• **Work to complete**
From the material below, copy out each line with the word "vote" in it.

• **Materials provided**
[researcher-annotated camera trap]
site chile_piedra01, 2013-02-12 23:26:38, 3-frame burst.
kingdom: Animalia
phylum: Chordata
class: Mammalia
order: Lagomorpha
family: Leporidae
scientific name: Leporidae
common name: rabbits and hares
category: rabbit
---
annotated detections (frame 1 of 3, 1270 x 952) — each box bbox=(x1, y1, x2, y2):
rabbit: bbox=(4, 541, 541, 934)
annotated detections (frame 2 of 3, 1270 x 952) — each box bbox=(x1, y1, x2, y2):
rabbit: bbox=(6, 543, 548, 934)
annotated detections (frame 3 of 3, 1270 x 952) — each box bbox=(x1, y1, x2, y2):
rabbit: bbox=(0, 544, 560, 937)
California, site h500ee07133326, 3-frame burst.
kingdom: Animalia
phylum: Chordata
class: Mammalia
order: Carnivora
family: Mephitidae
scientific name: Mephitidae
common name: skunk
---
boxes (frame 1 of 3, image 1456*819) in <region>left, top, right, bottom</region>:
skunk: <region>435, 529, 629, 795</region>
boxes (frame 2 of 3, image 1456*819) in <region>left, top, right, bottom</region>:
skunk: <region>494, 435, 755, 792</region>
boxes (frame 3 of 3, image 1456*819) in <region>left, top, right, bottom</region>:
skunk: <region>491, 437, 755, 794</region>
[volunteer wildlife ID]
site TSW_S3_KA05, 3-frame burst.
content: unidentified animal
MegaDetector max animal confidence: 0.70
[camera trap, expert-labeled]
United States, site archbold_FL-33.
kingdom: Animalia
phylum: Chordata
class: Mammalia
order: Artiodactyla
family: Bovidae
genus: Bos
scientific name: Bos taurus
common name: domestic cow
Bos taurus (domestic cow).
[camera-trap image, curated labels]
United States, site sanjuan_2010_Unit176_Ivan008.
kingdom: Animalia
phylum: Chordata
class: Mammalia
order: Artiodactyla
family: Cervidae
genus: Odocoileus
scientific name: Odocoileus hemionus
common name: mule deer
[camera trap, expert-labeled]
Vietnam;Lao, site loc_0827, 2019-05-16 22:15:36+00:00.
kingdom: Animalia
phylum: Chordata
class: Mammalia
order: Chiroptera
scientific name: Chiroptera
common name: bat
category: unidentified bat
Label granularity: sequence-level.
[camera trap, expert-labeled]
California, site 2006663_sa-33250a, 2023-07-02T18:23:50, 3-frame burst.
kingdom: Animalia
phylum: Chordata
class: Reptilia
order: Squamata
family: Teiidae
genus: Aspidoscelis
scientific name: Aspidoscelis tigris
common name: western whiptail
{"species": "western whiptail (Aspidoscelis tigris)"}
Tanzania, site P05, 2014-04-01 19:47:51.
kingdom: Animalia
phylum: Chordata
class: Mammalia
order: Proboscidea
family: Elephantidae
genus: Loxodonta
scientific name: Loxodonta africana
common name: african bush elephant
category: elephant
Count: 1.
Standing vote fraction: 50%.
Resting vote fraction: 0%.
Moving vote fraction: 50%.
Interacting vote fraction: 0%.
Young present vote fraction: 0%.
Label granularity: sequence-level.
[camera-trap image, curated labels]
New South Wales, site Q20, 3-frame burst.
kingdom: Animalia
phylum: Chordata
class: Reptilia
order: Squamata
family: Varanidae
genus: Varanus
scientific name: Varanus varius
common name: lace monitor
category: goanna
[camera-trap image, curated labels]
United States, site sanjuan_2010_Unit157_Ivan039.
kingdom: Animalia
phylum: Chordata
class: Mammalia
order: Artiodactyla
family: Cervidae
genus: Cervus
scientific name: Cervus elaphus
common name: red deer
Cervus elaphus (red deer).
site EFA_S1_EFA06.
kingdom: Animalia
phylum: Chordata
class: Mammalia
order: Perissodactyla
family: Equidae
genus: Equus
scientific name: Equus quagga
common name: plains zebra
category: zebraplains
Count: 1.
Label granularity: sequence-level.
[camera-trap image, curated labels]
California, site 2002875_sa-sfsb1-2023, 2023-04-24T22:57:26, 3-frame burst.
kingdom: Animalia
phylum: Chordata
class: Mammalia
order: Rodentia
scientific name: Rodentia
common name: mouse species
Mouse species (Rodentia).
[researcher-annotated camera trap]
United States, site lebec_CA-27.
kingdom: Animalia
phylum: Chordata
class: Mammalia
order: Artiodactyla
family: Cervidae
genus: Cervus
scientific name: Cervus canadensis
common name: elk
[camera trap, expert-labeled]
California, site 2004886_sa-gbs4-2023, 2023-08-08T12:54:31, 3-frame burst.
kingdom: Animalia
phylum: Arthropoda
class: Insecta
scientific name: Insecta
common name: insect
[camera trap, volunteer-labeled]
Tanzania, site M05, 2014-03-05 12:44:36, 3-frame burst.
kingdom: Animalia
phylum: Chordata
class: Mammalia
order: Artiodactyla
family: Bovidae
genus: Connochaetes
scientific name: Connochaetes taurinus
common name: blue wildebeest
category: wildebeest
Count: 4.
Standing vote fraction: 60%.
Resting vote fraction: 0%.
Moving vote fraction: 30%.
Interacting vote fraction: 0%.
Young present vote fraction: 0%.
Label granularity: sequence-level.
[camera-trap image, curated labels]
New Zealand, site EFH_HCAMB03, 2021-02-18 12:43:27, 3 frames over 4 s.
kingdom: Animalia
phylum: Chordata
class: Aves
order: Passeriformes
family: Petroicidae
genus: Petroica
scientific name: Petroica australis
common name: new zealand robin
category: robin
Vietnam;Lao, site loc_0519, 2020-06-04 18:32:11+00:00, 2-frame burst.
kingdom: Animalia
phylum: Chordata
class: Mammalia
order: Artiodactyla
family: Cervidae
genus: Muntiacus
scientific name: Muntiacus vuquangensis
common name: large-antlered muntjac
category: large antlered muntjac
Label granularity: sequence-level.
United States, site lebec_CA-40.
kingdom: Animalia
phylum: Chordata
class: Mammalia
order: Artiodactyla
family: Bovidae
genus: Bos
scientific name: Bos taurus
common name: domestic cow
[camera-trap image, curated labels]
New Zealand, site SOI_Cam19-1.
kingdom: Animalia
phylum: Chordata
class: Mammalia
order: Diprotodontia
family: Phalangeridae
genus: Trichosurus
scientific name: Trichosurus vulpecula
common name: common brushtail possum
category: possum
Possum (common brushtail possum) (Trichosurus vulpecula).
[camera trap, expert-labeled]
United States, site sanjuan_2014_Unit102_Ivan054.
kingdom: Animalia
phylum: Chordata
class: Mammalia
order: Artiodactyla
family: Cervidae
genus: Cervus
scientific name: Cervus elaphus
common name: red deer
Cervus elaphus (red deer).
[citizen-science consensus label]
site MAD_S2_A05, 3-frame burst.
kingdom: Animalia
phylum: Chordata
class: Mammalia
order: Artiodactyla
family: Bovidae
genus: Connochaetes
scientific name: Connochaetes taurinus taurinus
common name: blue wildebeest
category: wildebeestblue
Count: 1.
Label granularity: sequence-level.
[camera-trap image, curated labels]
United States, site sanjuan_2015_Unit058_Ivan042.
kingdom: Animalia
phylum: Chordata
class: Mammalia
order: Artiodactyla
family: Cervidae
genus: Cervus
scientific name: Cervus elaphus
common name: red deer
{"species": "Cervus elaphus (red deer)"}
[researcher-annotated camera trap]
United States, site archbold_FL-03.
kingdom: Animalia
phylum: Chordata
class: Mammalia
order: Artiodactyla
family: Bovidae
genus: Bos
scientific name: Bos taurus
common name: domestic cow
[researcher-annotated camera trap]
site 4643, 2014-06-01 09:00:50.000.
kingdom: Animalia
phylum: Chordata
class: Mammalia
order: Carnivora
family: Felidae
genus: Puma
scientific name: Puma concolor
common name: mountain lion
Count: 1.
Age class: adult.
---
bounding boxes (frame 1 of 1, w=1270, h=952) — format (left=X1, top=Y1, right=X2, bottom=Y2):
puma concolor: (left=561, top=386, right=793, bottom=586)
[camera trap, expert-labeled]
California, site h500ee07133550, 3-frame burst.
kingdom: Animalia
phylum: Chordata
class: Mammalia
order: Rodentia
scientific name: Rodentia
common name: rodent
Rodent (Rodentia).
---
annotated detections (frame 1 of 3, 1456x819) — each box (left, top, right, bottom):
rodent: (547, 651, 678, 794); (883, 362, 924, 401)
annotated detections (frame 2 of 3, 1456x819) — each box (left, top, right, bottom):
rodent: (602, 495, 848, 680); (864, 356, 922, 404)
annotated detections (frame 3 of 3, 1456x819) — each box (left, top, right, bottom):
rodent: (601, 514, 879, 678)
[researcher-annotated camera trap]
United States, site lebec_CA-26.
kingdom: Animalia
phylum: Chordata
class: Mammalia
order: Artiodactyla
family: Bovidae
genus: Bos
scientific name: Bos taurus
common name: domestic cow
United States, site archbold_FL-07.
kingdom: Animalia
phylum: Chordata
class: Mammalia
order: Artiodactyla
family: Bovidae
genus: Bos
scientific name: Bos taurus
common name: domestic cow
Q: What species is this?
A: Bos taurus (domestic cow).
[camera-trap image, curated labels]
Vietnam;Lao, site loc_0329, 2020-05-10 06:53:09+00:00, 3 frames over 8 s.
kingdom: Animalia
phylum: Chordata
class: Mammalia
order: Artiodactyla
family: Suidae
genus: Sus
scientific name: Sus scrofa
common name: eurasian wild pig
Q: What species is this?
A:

• **Problem solution**
Standing vote fraction: 50%.
Resting vote fraction: 0%.
Moving vote fraction: 50%.
Interacting vote fraction: 0%.
Young present vote fraction: 0%.
Standing vote fraction: 60%.
Resting vote fraction: 0%.
Moving vote fraction: 30%.
Interacting vote fraction: 0%.
Young present vote fraction: 0%.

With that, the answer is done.